Comments of particular interest are noted with ‘*’.
- World Steel production Yr-on-yr growth was positive on a month and 12 month basis, though the avg daily rate from June to July fell markedly driven by slowdown across the Asian producers, representing 72% of global steel. Matau considers that national steel production is a measure of the industrial ‘condition’ or ‘maturity’ of a country. Many of the developed economies had stagnant or declining steel output, while emerging nations are exhibiting growth in output.
- It is actually surprising how few steel producing nations have actually contributed (positively) to the global steel markets since June 2008, the increase since then being +27.2%. Those nations are: China, South Korea, India, Turkey and Iran (that we have 2008 production data for) plus other emerging nations like Thailand, Vietnam and I expect Indonesia. The rest (~ of the 69 producers) have -ve growth.
- China – Freight traffic continues to report strong positive growth, as did Electricity production (reported last week). These are two of the three key economic data that one of Xi’s predecessors used to assess the health of the economy. Be somewhat wary of underestimating China’s growth. Power generation is increasing and more goods / materials are being freighted around the country (and imported). I have not seen end-use data … It has been said more than once that China is further down the path toward a consumer driven economy than many suspect. As has been pointed out by Petit (earlier report) China’s GDP is arrived at by different methods than most, and unless methodology has changed is not all that useful. Industrial output data suggests overall growth though data is a bit volatile.
- It is the industrial output Matau is interested in, i.e. that consumes commodities. Part of China’s move to a consumer economy includes exporting some of its manufacturing capacity to lower cost [the Asia-five] nations (Philippines, Vietnam, Thailand, Malaysia, Indonesia) which changes perceived political risks in addition to improving economics). USA has lost a lot of industrial capacity to offshore jurisdictions, and the current Administration is attempting to reverse that … not sure that is a good idea.

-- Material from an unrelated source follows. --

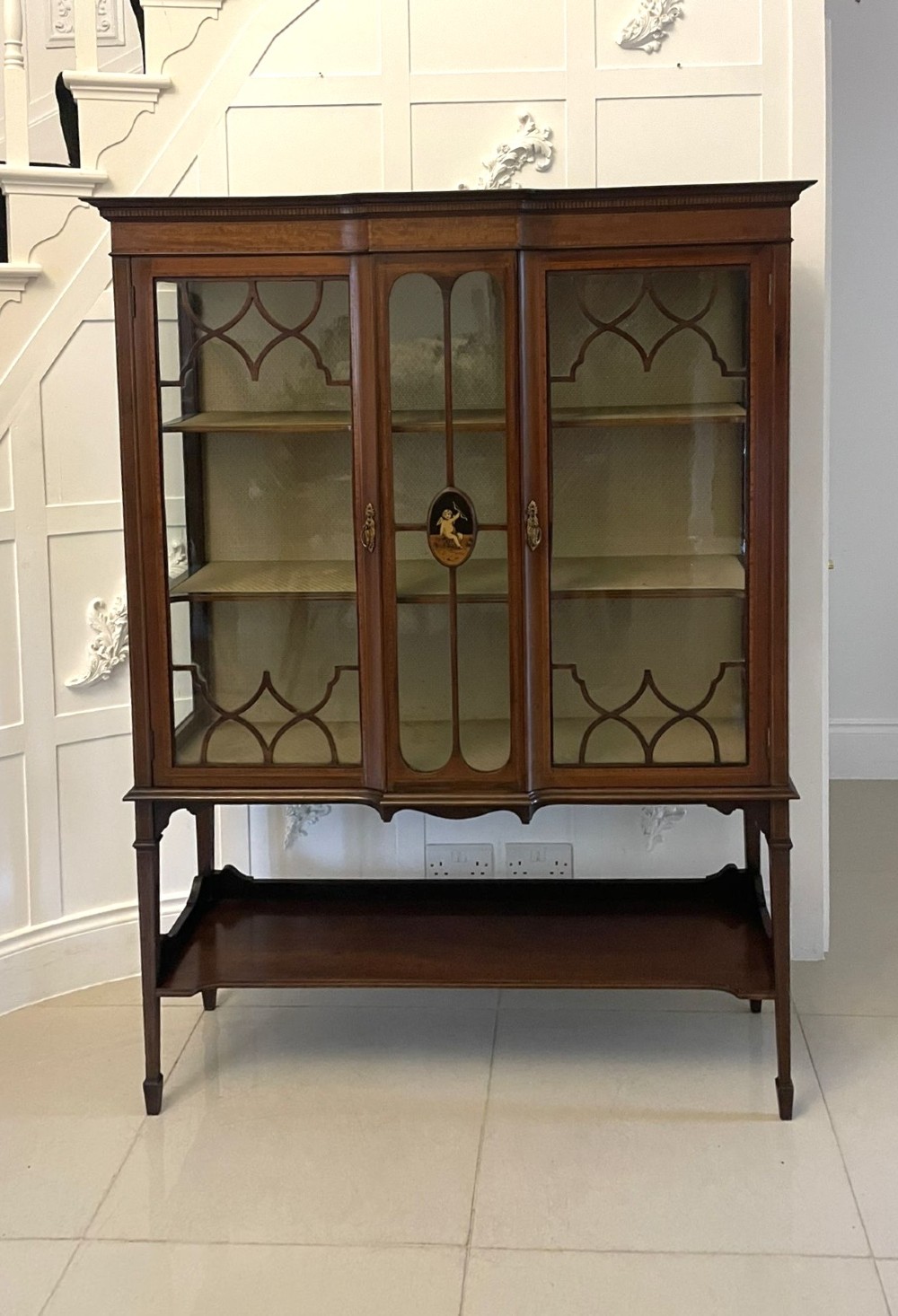 An Edwardian mahogany display cabinet featuring glazed doors with astragal bars, a central marquetry inlay medallion, tapering square legs, and an undertier shelf.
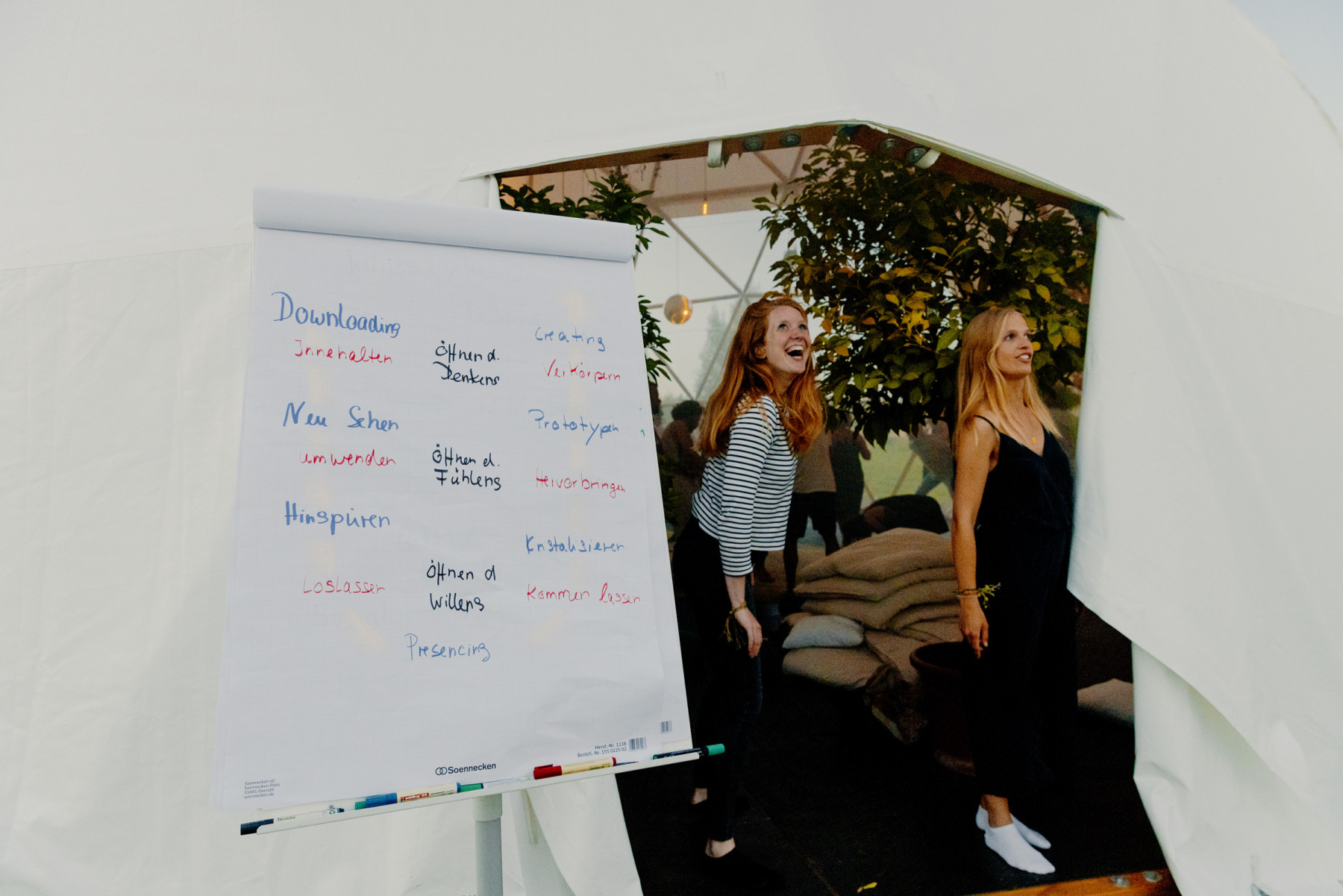 Zwei Frauen stehen in einem weißen Kuppelzelt neben einem Flipchart. Auf dem Flipchart sind Begriffe auf Deutsch und Englisch handschriftlich notiert. Im Hintergrund sind Pflanzen und Sitzkissen zu sehen.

- Base metal inventories continue to remain tight. In a broad sense not much has changed. Most prices are in the ‘nose of pinch-point graphs. Pinchpoint positions are mostly less than 1 week’s consumption. However sentiment (geopolitical) continues to drive prices over fundamentals.
- However Nickel price has now responded strongly to fears of supply disruption. This is an instance where fundamentals are surfacing through the wider geopolitical rhetoric. (… albeit still ‘fears’ of the fundamentals, but at least there is a real basis underlying the price movements). …
- Pinchpoint graphs are currently telling selective stories by (base metal) commodity, though most are fundamentally tight. Ni, Zn & Sn are in backwardation and the contangos for Cu and Pb are ‘small’. Nickel has shown how the market is likely to react to ‘fear’ of disruption in a market where supply is tight. Matau had a view that the Ni market (stock levels at about 4.5 weeks) may have had further to fall before exhibiting ‘tight’ reactions.
- Outlook remains for ‘not enough’ new mine supply in coming years (the next decade), for several key commodities, particularly for EV sales growth.
- Work on resources supply growth, which means achieving suitable commodity prices to incentivise new production, is required to meet the ambitious production and sales growth targets for EVs. (Matau reported on this in an earlier Commodity Review). Matau believes that without evidence of increased prices and increased development commitments, the EV sales growth targets (greater than ~20% p.a. for a decade … or so) will have to be tempered.
- The theme of the June Resources Rising Stars conference earlier this year was I think very appropriate for the current investment and geopolitical market … “Pick the stock, not the market” … which lends to careful assessment of projects, stocks and management, to choose where to invest. The nature of very tight metals markets has been seen before, and can turn markedly, very fast. However at this stage time frames are being clouded, and often delayed, which makes stock selection challenging.
*Copper BHP expects a structural Cu deficit to emerge in the early to mid- 2020s. SFR & MOD.
*Cobalt DRC economy to be hit with stoppage of Co output in the south. Supply growth issues remain.
*Nickel Nickel supply fears: fears of Indonesian export ban; Ramu threatened with shutdown.
*Zinc & Lead Teck’s Trail plant repairs reduces output by ~25%. ORN progressing Prieska.
*Tin Trade tensions between Japan & South Korea over WWII reparations agreement.
Aluminium Outlook for Japanese premia over LME to increase.
*Gold Speculative funds moving into gold-backed ETFs.
Platinum & Palladium China may ease restrictions on auto sales.
*Oil Russian oil production cuts smaller than expected in August, but had over-complied in July.
Coal Indian mills agreed to price-index-linked contacts for met coal. Demand for thermal soft at present.
*Iron Ore FMG confident in ongoing Fe-ore demand. Focus is on factors FMG can control.
Shipping Rates up on Asian routes. .
*World Steel production: A production rate drop from June to July, though +ve yr-on-yr growth.
*USA – Orders to Durable goods, Vehicles, Computers & Electronic goods: broadly +ve
*Japan – Industrial Production: -ve total, but +ve in key segments.